New research by Leeds Metropolitan University reveals that the cruise industry is ignoring their corporate social responsibility towards the environment, society and the destinations they visit.
The study, published this month in the journal Tourism Management, analyses the industry’s lack of corporate social disclosure and ranks companies through analysis of their corporate social responsibility reports and websites to provide the first cruise sector sustainability reporting index.
Sixty five per cent of the 80 cruise companies worldwide which were analysed do not mention corporate social responsibility on their websites, and only 12 brands publish corporate social reports- belonging to only four companies: Carnival Corporation, Royal Caribbean International, TUI and Disney Cruises.

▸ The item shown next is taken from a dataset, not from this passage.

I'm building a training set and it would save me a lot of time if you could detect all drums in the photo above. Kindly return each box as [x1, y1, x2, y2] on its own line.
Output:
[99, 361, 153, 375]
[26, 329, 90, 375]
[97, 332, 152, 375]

Dr Xavier Font, the lead author of the study from Leeds Metropolitan University explains: “Most companies report soft data, such as statements from their CEOs, that are easy to copy and do not show real change.
The report highlights that more must be done by the cruise industry in terms of the environmental impact of cruise ship’s discharges, as cruises usually operate in highly valued costal water and marine ecosystems. It is noted that some anti-fuelling coating used to mitigate the impact contain hazardous chemicals which can be harmful to marine organism. The harm from ballast water is well recognised since 1970 when the International Maritime Organization noted the negative impact of non-indigenous organisms transported in the ballast water. Since 2004 there is a Convention for the Control and Management on Ship's Ballast Water and Sediments but that has not entered into force due to the limited signing from states (only 33) until 2012.
Cruise ships that comply with legislation and are under international regulations may still discharge comminuted and disinfected sewage using systems approved by its flag administration at a distance of more than three nautical miles from shore. To be able to claim environmental responsibility, cruise companies should use an advanced system and use it consistently, not just depending on the jurisdiction.
The study also examined the socio-economic impact of the cruise industry and highlighted previous research which reported evidence of frequent violation rights for disadvantaged groups including charges for medical examinations, visas, transport and administration putting cruise industry workers into a level of debt that cannot be repaid and is comparable to forced labour.
It also noted that there is limited public data to sustain the claim that cruise industry contributes to the economy by creating jobs and contributing to the local economy of the destinations visited. In fact, low spend cruisers are considered unproductive given the costs incurred by their impact. Additionally earnings by the supply chain are limited, as the requirements for the cruise are complex, requiring larger number of forecasted supply.